◆ **Short problem 1**
Please arrange the records as a numbered list, starting with the line that contains "How far from" and going on through the last line of the records, with blank lines left out.
◆ **Short problem 2**
Pick up the report on PFAS in rural water supplies and agricultural operations after its last sentence and continue it.

◆ **Reading text**

○ ○ ○

Grantee Research Project Results

2023 Progress Report: Evaluating PFAS Occurrence and Fate in Rural Water Supplies and Agricultural Operations to Inform Management Strategies

EPA Grant Number: R840082
Title: Evaluating PFAS Occurrence and Fate in Rural Water Supplies and Agricultural Operations to Inform Management Strategies
Investigators: Lee, Linda S. , Pennell, Kurt , Preisendanz, Heather
Institution: Purdue University
EPA Project Officer: Packard, Benjamin H
Project Period: September 1, 2020 through April 29, 2025
Project Period Covered by this Report: September 1, 2022 through August 31,2023
Project Amount: $1,609,344
RFA: National Priorities: Research on PFAS Impacts in Rural Communities and Agricultural Operations (2020) RFA Text |  Recipients Lists
Research Category: Land and Waste Management , Water

Objective:

Our overall goal is to address key data gaps in our understanding of PFAS occurrence and fate in the rural landscape and agricultural operations using a combination of field, laboratory and modeling activities.

○ ○ ○

◆ **Records for this task**
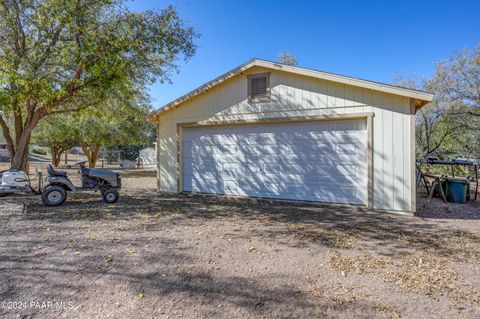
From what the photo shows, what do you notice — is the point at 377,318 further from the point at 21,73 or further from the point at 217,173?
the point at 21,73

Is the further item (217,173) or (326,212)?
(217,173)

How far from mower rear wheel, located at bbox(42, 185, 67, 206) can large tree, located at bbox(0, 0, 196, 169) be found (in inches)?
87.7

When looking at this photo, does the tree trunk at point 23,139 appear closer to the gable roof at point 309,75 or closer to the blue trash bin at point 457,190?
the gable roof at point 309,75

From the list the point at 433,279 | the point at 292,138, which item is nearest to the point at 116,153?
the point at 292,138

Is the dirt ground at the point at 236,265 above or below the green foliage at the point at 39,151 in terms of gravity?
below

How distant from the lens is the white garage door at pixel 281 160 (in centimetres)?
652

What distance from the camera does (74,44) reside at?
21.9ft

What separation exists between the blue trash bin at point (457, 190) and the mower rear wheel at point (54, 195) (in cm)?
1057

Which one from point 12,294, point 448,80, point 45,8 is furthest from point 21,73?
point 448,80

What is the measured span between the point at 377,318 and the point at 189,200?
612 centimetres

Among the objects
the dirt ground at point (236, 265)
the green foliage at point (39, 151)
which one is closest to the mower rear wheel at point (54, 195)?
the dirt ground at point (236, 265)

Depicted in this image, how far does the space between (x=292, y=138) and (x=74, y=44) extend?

○ ○ ○

◆ **Exercise output 1**
1. How far from mower rear wheel, located at bbox(42, 185, 67, 206) can large tree, located at bbox(0, 0, 196, 169) be found (in inches)?
2. 87.7
3. When looking at this photo, does the tree trunk at point 23,139 appear closer to the gable roof at point 309,75 or closer to the blue trash bin at point 457,190?
4. the gable roof at point 309,75
5. From the list the point at 433,279 | the point at 292,138, which item is nearest to the point at 116,153?
6. the point at 292,138
7. Is the dirt ground at the point at 236,265 above or below the green foliage at the point at 39,151 in terms of gravity?
8. below
9. How distant from the lens is the white garage door at pixel 281 160 (in centimetres)?
10. 652
11. What distance from the camera does (74,44) reside at?
12. 21.9ft
13. What separation exists between the blue trash bin at point (457, 190) and the mower rear wheel at point (54, 195) (in cm)?
14. 1057
15. Which one from point 12,294, point 448,80, point 45,8 is furthest from point 21,73?
16. point 448,80
17. What is the measured span between the point at 377,318 and the point at 189,200?
18. 612 centimetres
19. Among the objects
20. the dirt ground at point (236, 265)
21. the green foliage at point (39, 151)
22. which one is closest to the mower rear wheel at point (54, 195)?
23. the dirt ground at point (236, 265)
24. Depicted in this image, how far does the space between (x=292, y=138) and (x=74, y=44) extend?

◆ **Exercise output 2**
Progress Summary:

For Obj. 1, Penn State completed sampling and analysis of 66 private wells from their rural well-owner network. Ten PFAS were detected with the highest being PFOA and PFOS 20 and 22 ng/L, respectively, and 7 wells above the EPA’s proposed drinking water standard of 4.0 ng/L. In IN, we collected and analyzed PFAS occurrence in surface water at 93 locations compared to well water. PFAS were detected in 99% of surface water samples evidence that surface water is more vulnerable to PFAS contamination compared to well water, which we hypothesized to be due to the extensive tile drainage and the glacial aquifer system limiting vertical transport. Total PFAS in groundwater and surface water was <LOQ – 24 ng/L and <LOQ – 93 ng/L, respectfully. Long-chain homologues were detected 2.6 times more frequently in surface water than well water. Surface water with the highest PFAS detection frequency and concentrations were in first-order streams draining from agricultural fields or impacted by NPDES discharge. In neither PA or IN studies was there a distinct spatial trend in total PFAS detected with respect to distance from biosolids applications.

For Obj. 2, bi-monthly sampling of influent and effluent from the Penn State plant was completed, compiled, and shared with facility operators. PFAS in monitoring well (MW) samples taken at the Penn State effluent spray-irrigation ‘Living Filter’ site was ubiquitous with totals as high as 157 ng/L. In the corn silage sampled, PFBA contributed 82-100% of PFAS concentrations.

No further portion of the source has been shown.